Most of the fatalities have been in the Pearl and Yangtze river delta areas.

Health workers slaughter chickens on a farm in Yunlin county, western Taiwan earlier this month. Photo: EPA

In January alone, Guangdong reported 21 cases of H7N9, 10 of them fatal. That compares with 10 in the first two months of 2015 and 16 a year earlier.

Since January, human deaths and infections from H7N9 have been reported in 16 provinces and municipalities, according to the National Health and Family Planning Commission. Elsewhere in Asia, Taiwan, Japan and South Korea are battling bird flu outbreaks.

Analysts said the spike was probably partly caused by greater human exposure to infected poultry before and during the Lunar New Year festive season, with more people shopping for poultry, especially live birds. The H7N9 virus shows little or no clinical symptoms in poultry, complicating detection.

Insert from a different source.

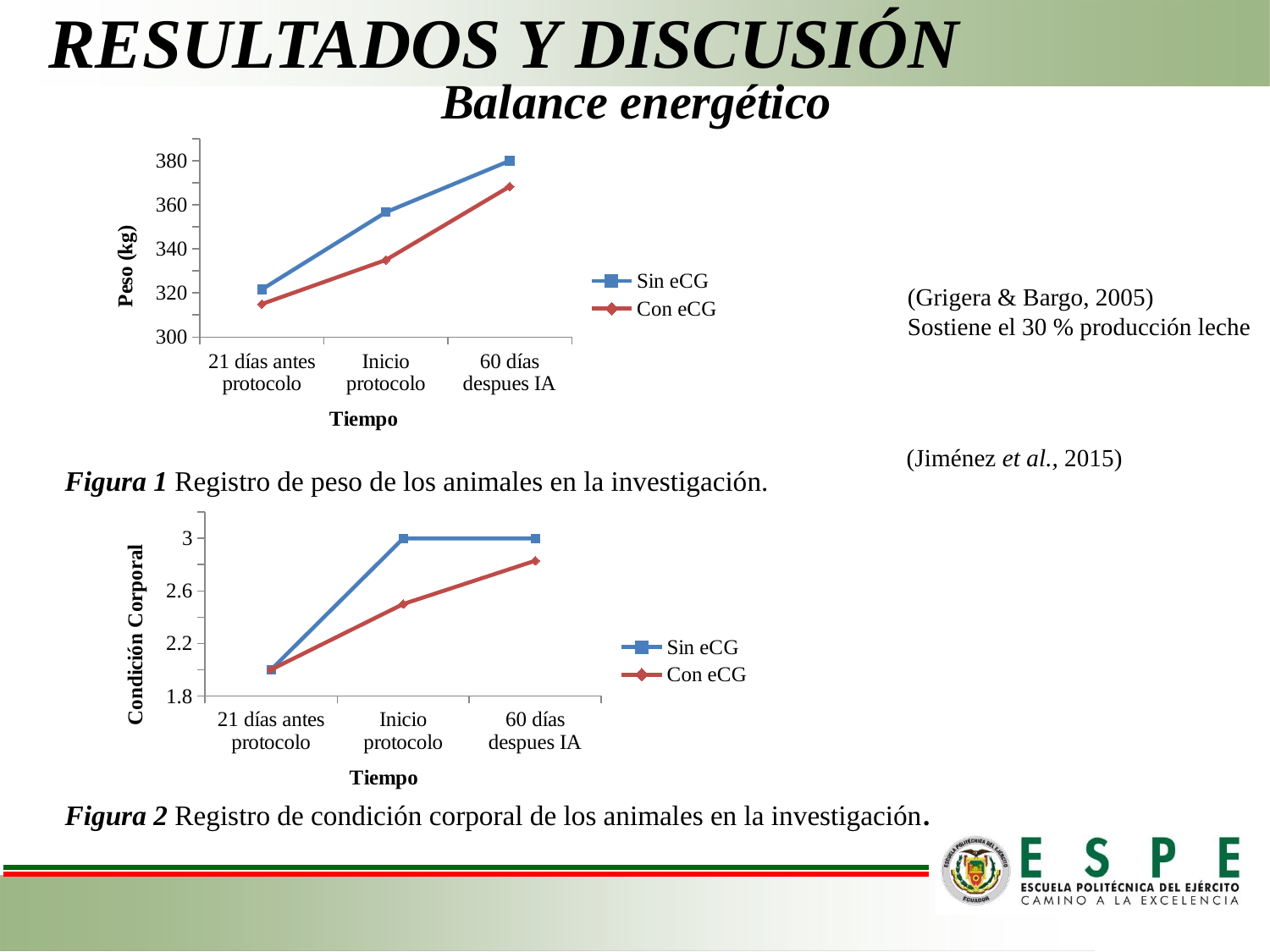
How many time points are plotted on the x axis of Figura 1? 3 What kind of chart is Figura 1 (Registro de peso)? line chart In Figura 2, is the Condición Corporal value for Con eCG at 60 días despues IA greater or less than 2.6? greater What is the y-axis label of Figura 2? Condición Corporal In Figura 2, which series has the higher Condición Corporal at Inicio protocolo, Sin eCG or Con eCG? Sin eCG In Figura 1, does the Peso for Con eCG rise or fall from 21 días antes protocolo to 60 días despues IA? rise In Figura 1, is the Peso value for Con eCG at Inicio protocolo greater or less than 340? less In Figura 1, which series has the higher Peso at 60 días despues IA, Sin eCG or Con eCG? Sin eCG How many series does the legend of Figura 1 list? 2 In Figura 1, is the Peso value for Sin eCG at Inicio protocolo greater or less than 340? greater In Figura 2, what is the Condición Corporal value for Sin eCG at Inicio protocolo? 3 In Figura 1, what is the Peso (kg) value for Sin eCG at 60 días despues IA? 380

The spread of the strain has prompted authorities throughout the country to step up containment efforts going into the peak season for the virus.

Some Guangzhou wet markets, like the ones in Yuexiu district, have been banned from trading in poultry for the rest of this month. Live poultry markets have also been shut down in Zhejiang and various cities in Jiangsu. Parts of Guangdong, including Shenzhen, Zhuhai, Foshan, Dongguan and Zhongshan in the Pearl River Delta, have made similar prohibitions.

In some other high-risks areas such as Anhui province, where 23 deaths have been reported this winter, various cities and counties were ordered to restrict the live poultry trade.

Shanghai authorities have gone a step further by suspending the live poultry trade from January 28 until the end of April. Despite occasional reports suggesting the black market live poultry trade has been spotted in the city, the city’s health department reported only five cases of human infection last month.

But in Guangzhou, the fresh chicken black market is well and alive, with customers prepared to take the risk and pay around 60 yuan (HK$68) per kilogram for the illicit product. That compares to the 80 or so yuan more demanding customers will pay at the Wancongyuan wet market for the best chilled chicken processed by a slaughterhouse.

Zhang said she knew the black market was a health risk and tried to minimise her chances of contracting the virus. “It’s always dirty in the alleyways. Guts and feathers are scattered everywhere – you can’t expect much hygiene. We usually just point at the chicken we want and come back for it after the vendor was done processing it,” she said. “It’s OK as long as we don’t touch it.”

Zhang said she was not convinced that a sweeping ban on the live trade could ever be effectively implemented.

“Guangzhou, let alone the entire Guangdong province, is too big for a blanket ban,” she said.

“Guangzhou has been trying to sort out its rubbish problem for the past seven years and has failed miserably. They can’t ban live chickens.”